O quarto estágio, que se inicia por volta dos dez anos de idade, é o da deterioração motora tardia, ocorrendo lenta progressão dos déficits motores, com presença de escoliose e severa deficiência mental. Epilepsia pode se tornar menos importante, e as poucas pacientes que ainda retêm a deambulação gradualmente terão prejuízos crescentes, acabando por ter que utilizar cadeiras de rodas. Observa-se, nesse período, a superposição de sinais e sintomas decorrentes de lesão do neurônio motor periférico aos prejuízos já presentes. Presença de coreo-atetose é comum nessa fase.
Crises epilépticas são de ocorrência comum. Podem assumir várias formas e, eventualmente, demonstrar grande resistência à medicação antiepiléptica habitual.
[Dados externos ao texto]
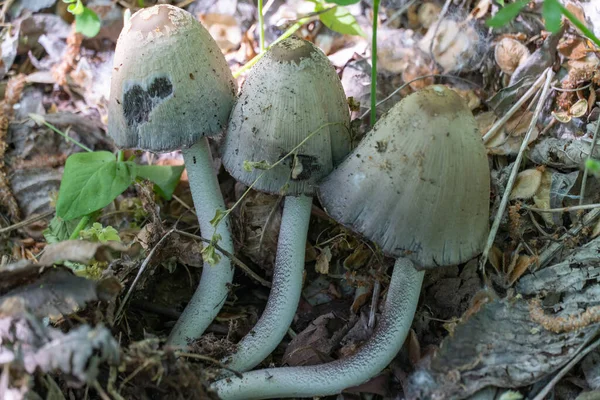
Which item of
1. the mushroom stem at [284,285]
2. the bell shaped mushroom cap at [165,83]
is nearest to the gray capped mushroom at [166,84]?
the bell shaped mushroom cap at [165,83]

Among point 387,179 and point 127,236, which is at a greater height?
point 387,179

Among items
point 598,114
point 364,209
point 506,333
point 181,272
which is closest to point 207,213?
point 181,272

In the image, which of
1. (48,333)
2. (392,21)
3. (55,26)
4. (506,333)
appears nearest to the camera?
(48,333)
Afirmar a real prevalência de epilepsia nessas pacientes é difícil, porque elas podem apresentar outras manifestações paroxísticas que são, muito freqüentemente, confundidas com epilepsia. Hagberg et al,
 por exemplo, afirmam que nas séries por eles acompanhadas, a ocorrência de epilepsia pôde ser comprovada em 94% dos casos. A média de idade da população era de 20 anos, variando entre quatro e 58 anos. Freqüentemente crises de perda de fôlego, crises hipoxêmicas seguindo episódios de apnéia são diagnosticadas erroneamente como epilepsia, o que pode contribuir para prevalências superestimadas de epilepsia nessas crianças.
A grande maioria dos casos de SR é composta de casos isolados dentro de uma família, exceção feita à ocorrência em irmãs gêmeas; porém, casos familiares têm sido observados. Costumava-se considerar a SR como uma desordem dominante ligada ao cromossomo X, em que cada caso representaria uma mutação fresca, com letalidade no sexo masculino. Foram observados casos nos quais meninos, irmãos de meninas com a SR, nasciam com uma doença encefalopática com óbito precoce.
Estudos mais recentes indicam que cerca de 75% a 80% de pacientes com a forma clássica da SR têm mutações no gene MECP2.
 Considera-se que a proteína MeCP2, produzida pelo gene, funciona como repressor global de transcrição. Como essa proteína possui alguns diferentes sítios de ação, acredita-se que as diferentes mutações encontradas no gene seriam responsáveis pelos diferentes fenótipos observados nos portadores de SR.27Sabemos, hoje, que alguns meninos portadores das mesmas mutações podem sobreviver, apresentando um quadro encefalopático totalmente distinto do quadro clínico clássico da SR no sexo feminino.28 Também se aceita que a pesquisa de mutações no gene MECP2 esteja justificada em meninos com formas severas de encefalopatia que não tenham alguma etiologia claramente definida.
Do ponto de vista neuropatológico, é fato a desaceleração do crescimento craniano que ocorre a partir do terceiro mês. O lobo frontal, o núcleo caudado e o mesencéfalo são as regiões encefálicas nas quais foram observadas as maiores reduções. Começam a surgir evidências de que a SR poderia estar relacionada a uma deficiência pós-natal no desenvolvimento das sinapses; mas restaria, ainda, conhecer o defeito básico presente.

Dependendo da fase em que se encontra a SR, várias condições deverão ser levadas em consideração entre os diagnósticos diferenciais: patologias fixas, como a paralisia cerebral e outras encefalopatias fixas; síndrome de Angelman; autismo infantil; e várias doenças metabólicas (por ex. lipofuccionoses).
A síndrome de Rett é uma das causas mais freqüentes de deficiência múltipla severa no sexo feminino. Pelo conjunto de suas características, trata-se de quadro que deve interessar todos os profissionais da área da saúde, especialmente pediatras, para o encaminhamento e diagnóstico precoce, e especialistas que atendam pessoas com distúrbios neuropsiquiátricos severos.